そこで近年は人材のダイバーシティ(多様化)が提案されており、65歳以上の高齢者や女性、外国人を戦力として活用する取り組みが盛んです。質問者の職場でも、これら人材の活用を検討する価値があります。
また地方創生の動きに従い、一定数の地方移住希望者がいますが、ハローワークへの求人情報には地元居住者向けの情報しか掲載されないことが大半です。親の介護や子供の教育を理由に、都会や他地方から移住を検討している人もインターネットで求人情報を見ていますので、それらの人向けの生活/就業情報も追加しましょう。
一方で現状の生産量をより少ない従業員数で出荷する、つまり労働生産性を上げる活動も欠かせません。
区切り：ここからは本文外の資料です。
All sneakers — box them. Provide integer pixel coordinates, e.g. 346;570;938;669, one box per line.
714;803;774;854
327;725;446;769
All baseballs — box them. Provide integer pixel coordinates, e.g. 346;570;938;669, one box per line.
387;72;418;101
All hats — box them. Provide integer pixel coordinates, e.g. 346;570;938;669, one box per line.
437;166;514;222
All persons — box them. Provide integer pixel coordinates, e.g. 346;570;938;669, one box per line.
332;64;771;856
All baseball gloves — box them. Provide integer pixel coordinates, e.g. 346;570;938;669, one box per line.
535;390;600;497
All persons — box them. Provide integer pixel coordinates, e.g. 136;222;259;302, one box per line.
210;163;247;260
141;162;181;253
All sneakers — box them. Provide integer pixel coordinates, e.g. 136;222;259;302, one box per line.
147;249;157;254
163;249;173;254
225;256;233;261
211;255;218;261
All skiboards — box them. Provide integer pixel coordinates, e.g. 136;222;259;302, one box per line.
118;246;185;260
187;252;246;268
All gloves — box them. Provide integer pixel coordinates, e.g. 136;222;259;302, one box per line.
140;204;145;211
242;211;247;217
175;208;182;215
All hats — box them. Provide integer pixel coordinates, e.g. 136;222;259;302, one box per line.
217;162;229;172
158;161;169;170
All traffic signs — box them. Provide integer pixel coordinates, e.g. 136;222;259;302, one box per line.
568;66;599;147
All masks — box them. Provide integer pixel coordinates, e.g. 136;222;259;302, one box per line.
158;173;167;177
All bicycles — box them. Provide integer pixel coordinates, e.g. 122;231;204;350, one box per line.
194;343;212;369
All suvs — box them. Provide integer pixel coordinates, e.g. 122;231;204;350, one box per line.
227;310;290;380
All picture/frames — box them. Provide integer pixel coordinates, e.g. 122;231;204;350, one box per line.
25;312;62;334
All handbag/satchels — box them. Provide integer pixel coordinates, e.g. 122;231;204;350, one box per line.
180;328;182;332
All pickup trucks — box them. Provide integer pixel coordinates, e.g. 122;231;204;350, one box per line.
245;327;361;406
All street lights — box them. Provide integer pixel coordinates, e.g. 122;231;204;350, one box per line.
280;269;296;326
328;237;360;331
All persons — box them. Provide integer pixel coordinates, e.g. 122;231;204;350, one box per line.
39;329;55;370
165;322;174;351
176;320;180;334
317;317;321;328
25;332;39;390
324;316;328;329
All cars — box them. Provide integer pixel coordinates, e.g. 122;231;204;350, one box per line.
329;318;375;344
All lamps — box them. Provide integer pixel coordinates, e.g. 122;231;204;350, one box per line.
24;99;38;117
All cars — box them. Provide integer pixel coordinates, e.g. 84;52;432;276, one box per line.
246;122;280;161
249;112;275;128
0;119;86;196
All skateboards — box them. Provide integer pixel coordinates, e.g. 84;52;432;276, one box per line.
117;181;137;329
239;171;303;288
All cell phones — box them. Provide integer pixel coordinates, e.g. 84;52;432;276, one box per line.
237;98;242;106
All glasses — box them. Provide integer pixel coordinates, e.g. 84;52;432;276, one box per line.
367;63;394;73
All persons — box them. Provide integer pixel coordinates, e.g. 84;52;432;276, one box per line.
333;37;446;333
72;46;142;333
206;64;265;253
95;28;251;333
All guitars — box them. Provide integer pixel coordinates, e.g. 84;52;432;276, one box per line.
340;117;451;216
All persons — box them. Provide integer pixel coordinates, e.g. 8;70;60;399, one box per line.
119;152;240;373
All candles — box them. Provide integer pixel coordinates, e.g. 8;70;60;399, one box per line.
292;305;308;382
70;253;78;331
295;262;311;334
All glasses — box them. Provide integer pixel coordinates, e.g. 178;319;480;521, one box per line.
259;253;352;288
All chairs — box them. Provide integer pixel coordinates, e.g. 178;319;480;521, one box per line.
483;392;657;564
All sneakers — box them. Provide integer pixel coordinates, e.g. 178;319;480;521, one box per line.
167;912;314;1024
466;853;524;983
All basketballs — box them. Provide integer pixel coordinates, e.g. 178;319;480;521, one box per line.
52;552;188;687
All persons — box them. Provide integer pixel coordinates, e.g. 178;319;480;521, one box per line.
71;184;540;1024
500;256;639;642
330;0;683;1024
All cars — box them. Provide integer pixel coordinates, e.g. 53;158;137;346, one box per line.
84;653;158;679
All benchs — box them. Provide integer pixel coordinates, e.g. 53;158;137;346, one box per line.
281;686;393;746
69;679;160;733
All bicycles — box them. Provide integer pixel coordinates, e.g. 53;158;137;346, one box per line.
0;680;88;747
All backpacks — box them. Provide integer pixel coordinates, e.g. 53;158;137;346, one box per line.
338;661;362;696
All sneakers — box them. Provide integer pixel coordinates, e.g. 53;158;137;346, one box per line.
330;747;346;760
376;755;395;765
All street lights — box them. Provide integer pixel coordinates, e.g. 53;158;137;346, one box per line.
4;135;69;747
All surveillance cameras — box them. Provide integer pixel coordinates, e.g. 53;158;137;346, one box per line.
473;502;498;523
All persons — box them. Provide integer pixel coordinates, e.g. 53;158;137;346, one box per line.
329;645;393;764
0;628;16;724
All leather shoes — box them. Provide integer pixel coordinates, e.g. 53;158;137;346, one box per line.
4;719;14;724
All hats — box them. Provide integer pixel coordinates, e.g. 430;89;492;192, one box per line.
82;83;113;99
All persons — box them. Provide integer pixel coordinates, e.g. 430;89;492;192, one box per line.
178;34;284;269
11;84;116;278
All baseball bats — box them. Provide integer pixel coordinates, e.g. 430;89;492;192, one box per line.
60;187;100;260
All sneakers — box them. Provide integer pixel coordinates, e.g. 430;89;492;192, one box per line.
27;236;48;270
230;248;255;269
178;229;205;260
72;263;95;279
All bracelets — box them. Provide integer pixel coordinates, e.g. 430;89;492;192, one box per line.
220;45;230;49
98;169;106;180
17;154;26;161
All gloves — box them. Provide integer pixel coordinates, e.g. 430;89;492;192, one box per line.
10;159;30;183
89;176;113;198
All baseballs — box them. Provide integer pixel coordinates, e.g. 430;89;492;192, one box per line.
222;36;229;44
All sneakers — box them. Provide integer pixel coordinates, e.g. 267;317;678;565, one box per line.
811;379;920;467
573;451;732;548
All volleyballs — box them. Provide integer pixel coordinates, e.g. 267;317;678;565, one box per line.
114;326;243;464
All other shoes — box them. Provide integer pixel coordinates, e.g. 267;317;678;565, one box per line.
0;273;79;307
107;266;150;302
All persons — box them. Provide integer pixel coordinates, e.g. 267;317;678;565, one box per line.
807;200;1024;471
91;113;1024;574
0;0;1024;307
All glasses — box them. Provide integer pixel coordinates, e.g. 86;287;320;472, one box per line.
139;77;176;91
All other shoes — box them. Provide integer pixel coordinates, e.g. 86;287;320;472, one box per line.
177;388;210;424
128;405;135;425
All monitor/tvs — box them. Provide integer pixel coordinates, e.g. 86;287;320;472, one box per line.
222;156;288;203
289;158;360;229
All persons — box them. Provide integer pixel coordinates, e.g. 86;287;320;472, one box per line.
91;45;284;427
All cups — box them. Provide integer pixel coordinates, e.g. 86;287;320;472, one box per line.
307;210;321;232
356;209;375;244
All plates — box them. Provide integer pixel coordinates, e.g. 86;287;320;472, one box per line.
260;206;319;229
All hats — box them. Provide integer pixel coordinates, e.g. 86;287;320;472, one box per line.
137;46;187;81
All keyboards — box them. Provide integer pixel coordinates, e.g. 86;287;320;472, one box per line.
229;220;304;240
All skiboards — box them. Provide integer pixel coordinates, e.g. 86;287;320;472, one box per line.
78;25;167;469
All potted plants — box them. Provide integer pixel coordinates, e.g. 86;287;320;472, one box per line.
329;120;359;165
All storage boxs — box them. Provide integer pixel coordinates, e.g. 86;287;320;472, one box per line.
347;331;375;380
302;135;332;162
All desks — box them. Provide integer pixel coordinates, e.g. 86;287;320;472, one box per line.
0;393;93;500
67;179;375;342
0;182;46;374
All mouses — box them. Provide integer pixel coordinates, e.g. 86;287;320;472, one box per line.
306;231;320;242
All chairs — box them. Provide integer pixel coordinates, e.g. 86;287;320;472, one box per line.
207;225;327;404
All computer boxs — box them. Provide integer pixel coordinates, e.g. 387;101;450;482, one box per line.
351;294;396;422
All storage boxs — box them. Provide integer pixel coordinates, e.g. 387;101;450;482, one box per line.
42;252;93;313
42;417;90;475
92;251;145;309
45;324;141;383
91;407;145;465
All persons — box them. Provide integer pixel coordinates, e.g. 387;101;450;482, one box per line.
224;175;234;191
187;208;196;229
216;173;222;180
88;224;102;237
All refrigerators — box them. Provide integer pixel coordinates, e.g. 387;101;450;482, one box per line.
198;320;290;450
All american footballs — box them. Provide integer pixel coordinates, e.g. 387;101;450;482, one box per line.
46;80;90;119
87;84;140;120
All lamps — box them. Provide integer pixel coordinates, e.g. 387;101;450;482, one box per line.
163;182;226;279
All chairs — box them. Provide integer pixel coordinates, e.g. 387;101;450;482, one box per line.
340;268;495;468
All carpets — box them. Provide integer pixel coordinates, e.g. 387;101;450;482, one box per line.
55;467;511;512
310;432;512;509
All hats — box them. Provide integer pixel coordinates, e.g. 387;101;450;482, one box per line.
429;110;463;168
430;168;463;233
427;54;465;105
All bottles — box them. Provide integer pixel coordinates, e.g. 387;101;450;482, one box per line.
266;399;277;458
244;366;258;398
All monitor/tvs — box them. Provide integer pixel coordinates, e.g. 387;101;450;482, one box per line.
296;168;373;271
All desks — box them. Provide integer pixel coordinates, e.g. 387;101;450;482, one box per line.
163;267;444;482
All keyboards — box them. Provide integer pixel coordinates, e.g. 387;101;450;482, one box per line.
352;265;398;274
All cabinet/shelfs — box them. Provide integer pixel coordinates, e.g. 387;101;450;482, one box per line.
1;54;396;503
実現できれば原価が下がりますし、受注が減った時に不要な人員を抱えるリスクもありませんから、最優先で考えるべきでしょう。
作業改善だけでなく、リードタイムの短縮、不良率の低減なども有効ですが、質問者の製造現場生産性はすでにかなり高い水準かもしれません。設計、開発、資材購買、保守などの間接部門を含め、急速に進歩している情報技術の適用も併せて検討してください。成果が出るまでに時間がかかりますので、じっくりと計画的に実行する必要があります。
また、新規活動を社内のリソースだけで目標を達成することは容易でありません。社外専門家の協力を得て、短時間に成果を上げることも検討してみてください。